**Set problem:** Every record must be written out once more, with nothing added or omitted.

(Spatial relation data)
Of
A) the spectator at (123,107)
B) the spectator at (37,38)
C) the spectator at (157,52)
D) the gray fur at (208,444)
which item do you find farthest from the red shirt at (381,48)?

**Full answer:**
Of
A) the spectator at (123,107)
B) the spectator at (37,38)
C) the spectator at (157,52)
D) the gray fur at (208,444)
which item do you find farthest from the red shirt at (381,48)?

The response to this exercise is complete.